◆ **Extrait choisi**:
━━━━━━━━━━━━━━━━━━━━

Nicolas Offenstadt brosse ici la présence de la Grande Guerre dans la France contemporaine. L’ouvrage vaut réflexion sur  le rapport de la société française à 14-18 ; il suggère enfin, le livre refermé, une réflexion sur le rapport des historiens à l’activisme mémoriel.

"A l’encontre du vieil Homère, (…) moi mon colon celle que je préfère c’est la guerre de 14-18", chante Brassens en 1962. Le refrain revêt aujourd’hui valeur d’évidence dans l’espace public ; la Grande Guerre nous "hante". Dans ce court essai, Nicolas Offenstadt s’attache à décrire la dilatation de la mémoire sociale de la Grande Guerre. Quatre chapitres explorent les conditions de ce retour mémoriel massif de la Grande Guerre depuis 1990. L’hypothèse d’une "histoire à soi" (chapitre 1) ouvre l’analyse, se complète ensuite de la présence de la Grande Guerre dans la création contemporaine (chapitre 2) : en quelques cent pages l’argument d’un "activisme mémoriel", polymorphe et polysémique prend corps. L’auteur l’interroge alors en regard des usages de la Grande Guerre. C’est une "figure politique "(chapitre 3), les derniers poilus des "icônes contemporaines" (chapitre 4). Chemin faisant, la démonstration n’oublie pas le ‘‘vieil Homère’’. Il interroge l’effet des travaux d’historiens sur la présence du conflit, marque leur défiance vis-à-vis du registre épique d’une part de la mémoire de la Grande Guerre.

━━━━━━━━━━━━━━━━━━━━

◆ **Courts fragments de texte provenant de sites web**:
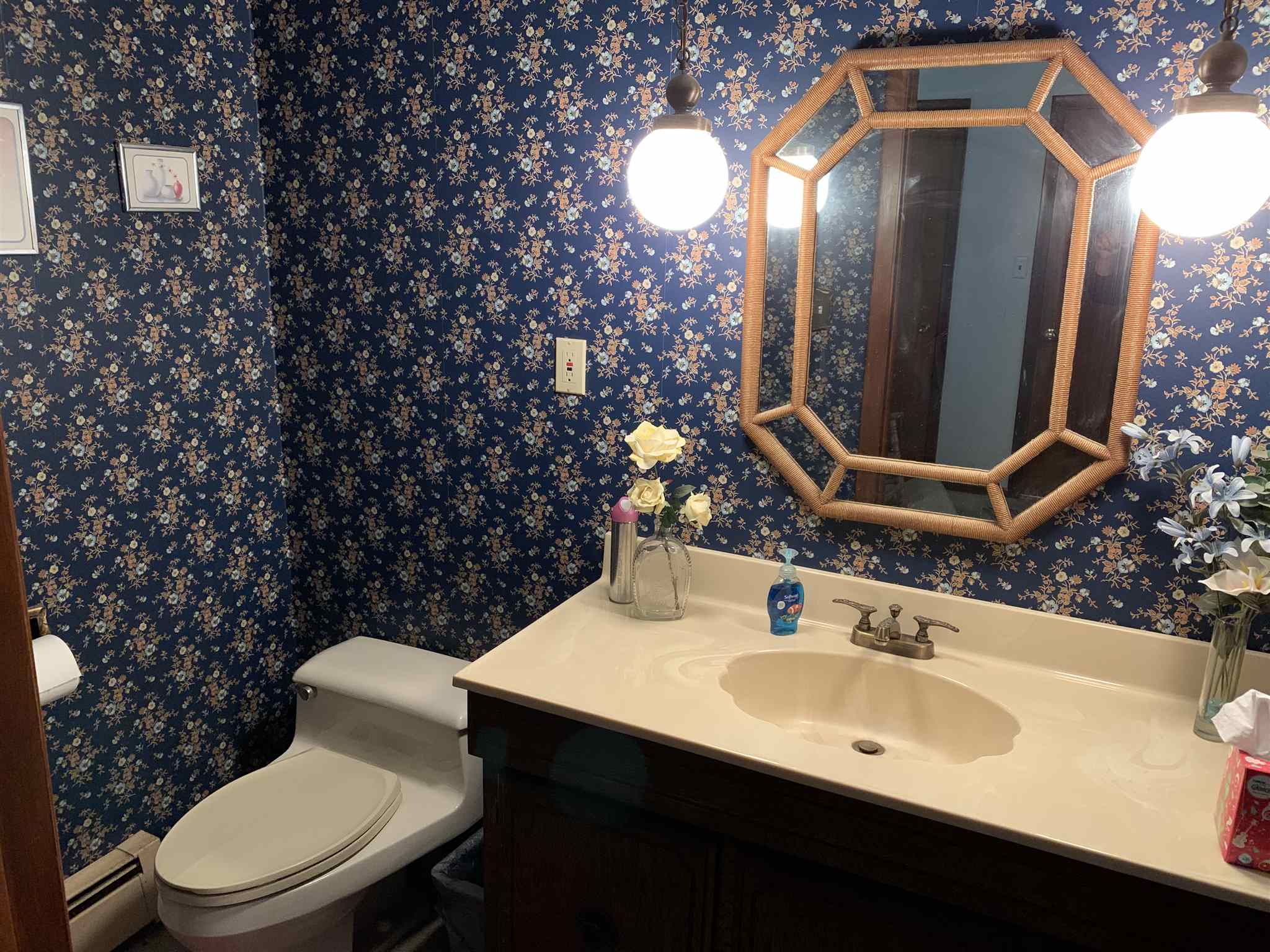 11823 Franke Road Monroeville, IN 46773 - Photo 20 of 25 Gallery Image 20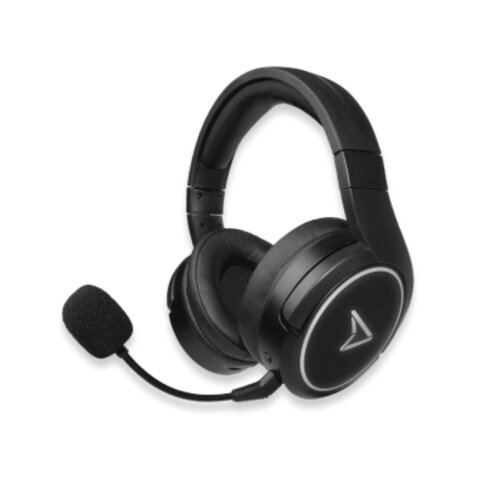 Lexip Casque Bluetooth - Impulse (Multi)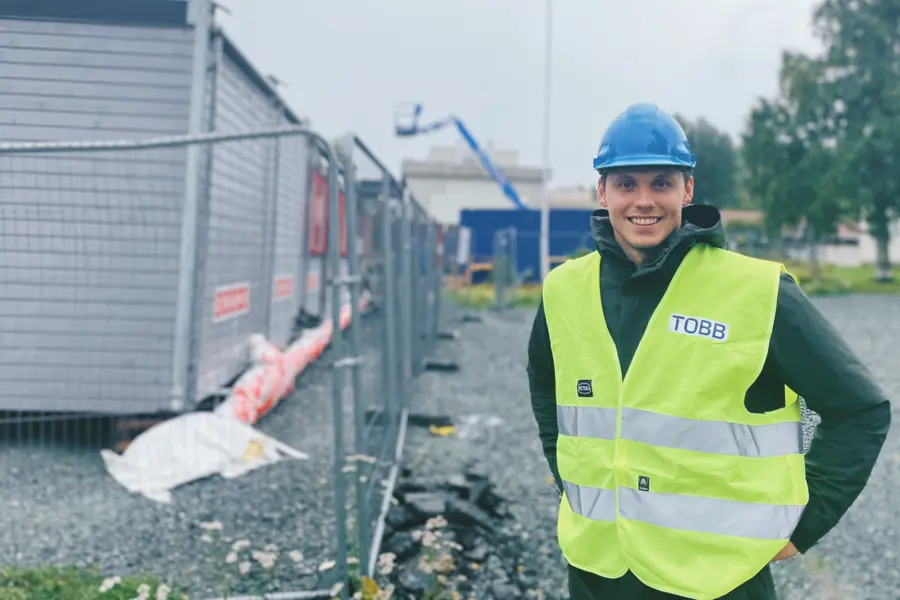 Lars Bilde Max Quality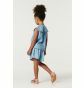 Noppies Bluse Guimba - Dusk Blue thumbnail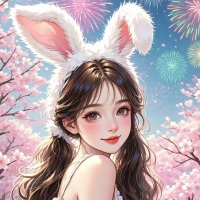 工具兔🐰 (@tool_hopper) 's Twitter Profile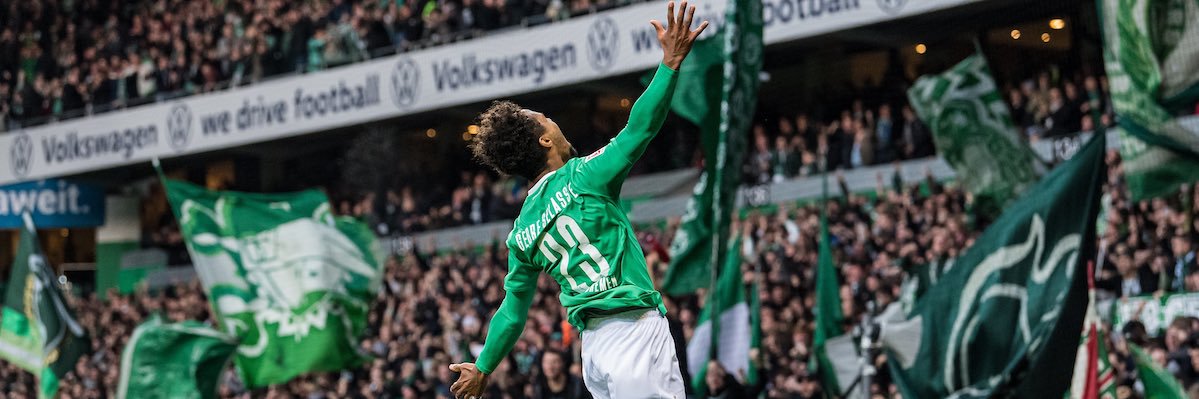 Theodor Gebre Selassie banner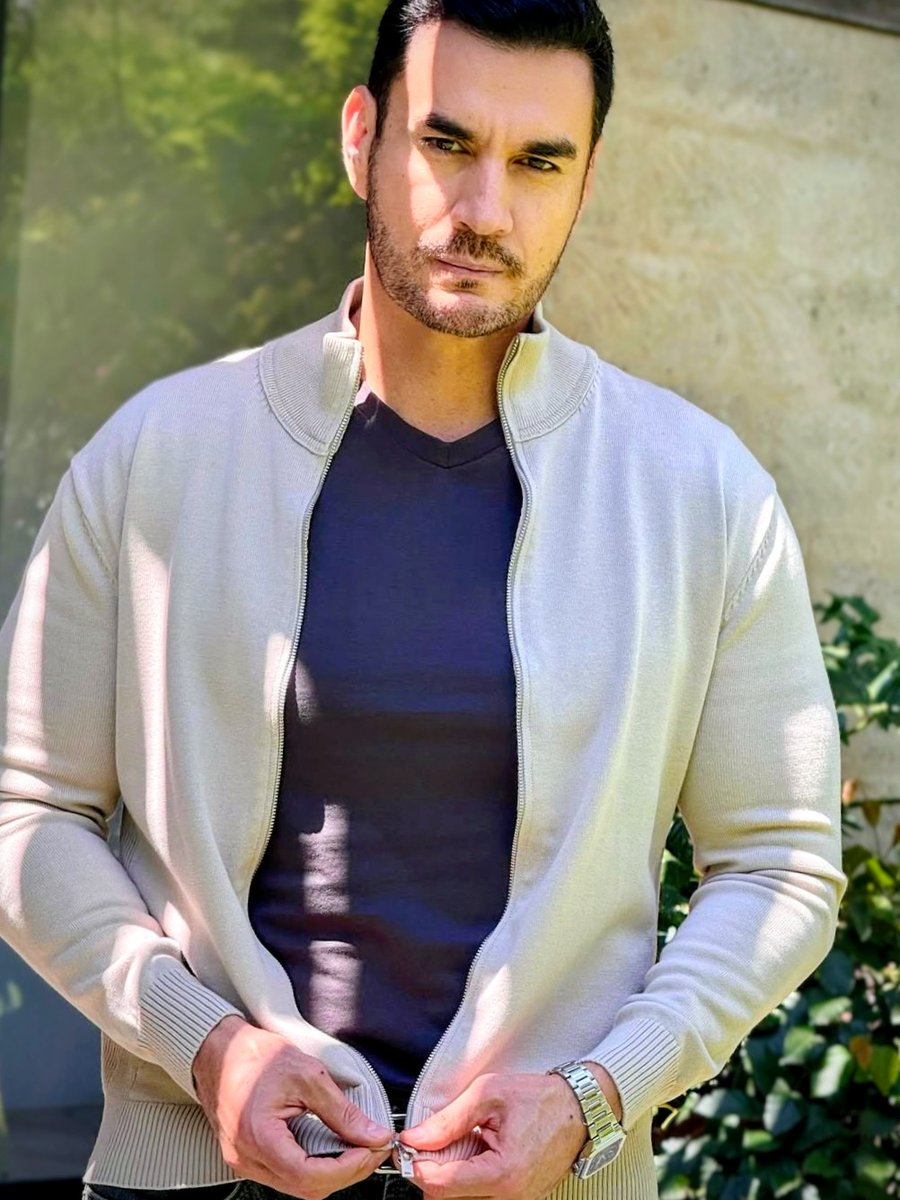 LadyFantasy1 tweet media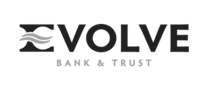 logo-img_evolve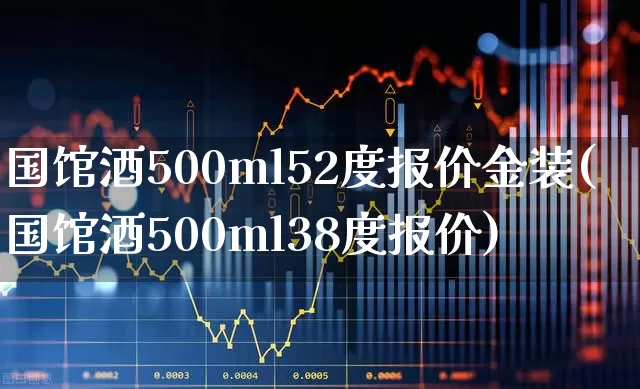 国馆酒500ml52度报价金装(国馆酒500ml38度报价)_https://www.syklpowerbike.com_科创板_第1张
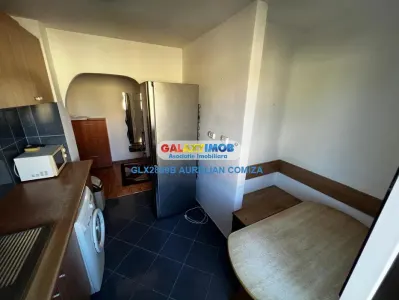 Apartament 3 camere București - poza 6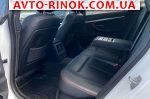 Авторынок | Продажа 2014 BMW 3 Series 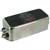 Schaffner - FN2070-10-06 - FAST-ON/SOLDER LUG CONNECTIONS 10A MULTI-STAGE PERFORMANCE FILTER|70027232 | ChuangWei Electronics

━━━━━━━━━━━━━━━━━━━━

◆ **Travail demandé**:
a) Extrayez de la recension, sans rien modifier, le passage qui va de « Nicolas Offenstadt brosse » à « à l’activisme mémoriel. ».
b) Indiquez, pour chaque chapitre de l'essai cité dans la recension, le thème que celle-ci lui attribue.

◆ **Corrigés**:
a)
Nicolas Offenstadt brosse ici la présence de la Grande Guerre dans la France contemporaine. L’ouvrage vaut réflexion sur  le rapport de la société française à 14-18 ; il suggère enfin, le livre refermé, une réflexion sur le rapport des historiens à l’activisme mémoriel.

b)
- Chapitre 1 : l'hypothèse d'une « histoire à soi ».
- Chapitre 2 : la présence de la Grande Guerre dans la création contemporaine.
- Chapitre 3 : la Grande Guerre comme « figure politique ».
- Chapitre 4 : les derniers poilus comme « icônes contemporaines ».